WikiLeaks founder Julian Assange is reportedly set to be expelled from the Ecuadorian Embassy in central London.
A member of staff inside the six-storey building, where the Australian has been holed up since 2012, declined to speak about the claims when asked over the intercom shortly before 7.30am.
The pavement opposite was lined with more than 20 members of the world's media, many with TV cameras, after the reports broke via WikiLeakslast night.
Julian Assange first came to international prominence in 2010 when Wikileaks, the organisation which he founded, released tens of thousands of classified military and diplomatic documents in what was the biggest leak in US military history.
It sent shockwaves throughout the political and military worlds. US soldier Chelsea Manning would go on to be convicted in relation to the case, imprisoned and subsequently pardoned.
BREAKING: A high level source within the Ecuadorian state has told @WikiLeaks that Julian Assange will be expelled within "hours to days" using the #INAPapers offshore scandal as a pretext--and that it already has an agreement with the UK for his arrest.https://t.co/adnJph79wq— WikiLeaks (@wikileaks) April 4, 2019
As the leak was being investigated, Swedish authorities launched an inquiry relating to allegations of sexual assault against Julian Assange.
He denied the allegations and said he feared the changes were a ruse to get him extradited to Sweden to the US in relation to the Wikileaks material.

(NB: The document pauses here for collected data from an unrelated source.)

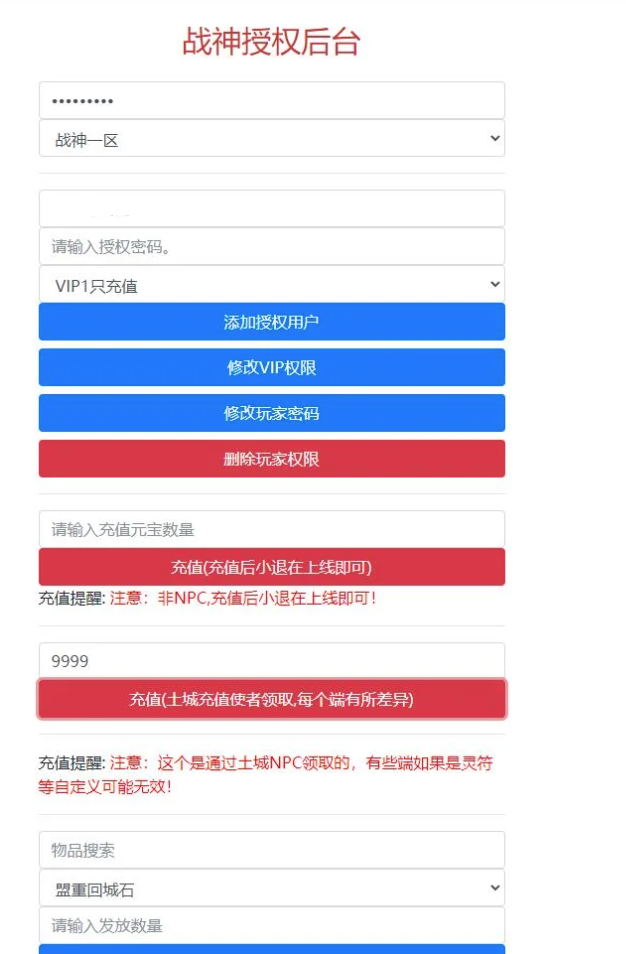 战神授权后台

•••••••••

战神一区

请输入授权密码。

VIP1只充值

添加授权用户

修改VIP权限

修改玩家密码

删除玩家权限

请输入充值元宝数量

充值(充值后小退在上线即可)

充值提醒: 注意：非NPC,充值后小退在上线即可！

9999

充值(土城充值使者领取,每个端有所差异)

充值提醒: 注意：这个是通过土城NPC领取的，有些端如果是灵符等自定义可能无效！

物品搜索

盟重回城石

请输入发放数量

As a result, he sought refuge in the Ecuadorean Embassy, breaking bail conditions which had been imposed in the UK.
In 2017 Swedish authorities dropped their investigation into Mr Assange saying that all possibilities to conduct an investigation had been exhausted. But a British arrest warrant in relation to him breaching his bail conditions by taking refuge in the Embassy still stood.
He lost his bid to have the arrest warrant dropped.
In October last year, Mr Assange said he was to take legal action against the government of Ecuador, accusing it of violating his "fundamental rights and freedoms".
The move came several months after Ecuador cut off communications for Mr Assange.
WikiLeaks said Ecuador had threatened to remove the protection Mr Assange has had since being granted political asylum, and said that his access to the outside world had been "summarily cut off".